Concorde con la idea de la ingenuidad estética como posibilidad de esta libertad, Lezama considera que en la medida en que el componente ingenuo participa en la creación artística, no es posible reducirla a una pura determinación por reglas; en una peculiar recreación de la idea platónica del acto creador, declara que sólo la “cantidad necesaria de fuerza ciega” de la totalidad humana del artista, es capaz de generar el hiato con la continuidad de lo tradicionalmente adquirido, ya que “no se trata de fijeza de la exactitud, sino que después del asegurado elemento de la unidad en el número sumado, tendríamos que olvidar la frase que abre las ventanas, y nos quedaríamos también exactamente presos”. Desde la perspectiva de esta paradójica fijeza móvil, a la que a veces alude con el socrático símbolo del imán, Lezama observaba, inicialmente, que Víctor Manuel realizaba el “juego libre” de su creación “con mucho Ulises”, aunque, agregaba con reserva, “le va haciendo falta también lo necesario de Simbad”. Empero, poco después el propio Lezama reconoce en aquél una apertura a lo que llama –en el contexto de su crítica contra cierto neoclasicismo poético contemporáneo– la “lógica maravillosa” del acto creador, que ve manifiesta, en su pintura, en la refiguración audaz de “un solo río aporético detrás de su superficie de carne opalescente”, en que “el tiempo cuartea, entra y sale de la tela como un platelminto nutrido por las cintas de escribir de la diversidad”. El ideal lezamiano de un clasicismo moderno, vigilante de los dos extremos antiartísticos de un objetivismo manierista y subjetivismo informe, es así formulado desde esta exigencia de ruptura y diversidad.

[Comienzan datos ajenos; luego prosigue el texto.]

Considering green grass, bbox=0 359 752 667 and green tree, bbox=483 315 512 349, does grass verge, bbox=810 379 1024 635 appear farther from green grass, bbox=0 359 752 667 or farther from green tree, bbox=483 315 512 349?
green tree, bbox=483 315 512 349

Tal es la posición de Lezama frente a lo que él mismo plantea, en su página sobre el Estudio Libre, como el problema de “la libertad formada por las oleadas de elementos impuros que únicamente se hacen carne y afirmación cuando el sujeto artístico se ha hecho de su dogma sanguíneo, de su prejuicio orgánico”. Señala la formación de este proceso, en la obra de Arístides Fernández, a través de la dialéctica de la equilibrada continuidad espacial y la discontinuidad temporal, dinamismo en el que la fuerza pasionaria de la ruptura, en la demoniaca vertiente del tiempo, se contrapone a la serenidad paradisiaca del espacio. Según se ha visto, Lezama elogia esta pintura como una reivindicación de la intuitiva libertad del acto creador (“una expresión que hay que atrapar por sorpresa, mágica arista secreta”), mas también indica, en ella, desde esta dialéctica de ruptura y equilibrio, la evocación –mediante la imagen del círculo y la línea recta, compás y escuadra de un nuevo Dédalo, emblemas de la inseparable e incesante sucesión del tiempo y detención del espacio– del nuevo orden en que se resuelve, de manera platónica, en la fijeza paradojalmente dinámica que redescubrirá en Víctor Manuel, el enigma del propio sujeto creador.

Lezama desarrolló, como es sabido, una reflexión constante sobre estos presupuestos en sus apreciaciones de las obras de Amelia Peláez, René Portocarrero, Mariano, Roberto Diago, Fidelio Ponce, Martínez Pedro y Fayad Jamis, y desde luego en sus comentarios sobre pintores extranjeros y en otros textos de enfoque general. La construcción de lo que él mismo llamará su sistema poético del mundo tiene su primera piedra en estas concepciones, presentes con una coherencia admirable a lo largo de su obra, en un sustancioso diálogo entre su teoría y su creación literaria.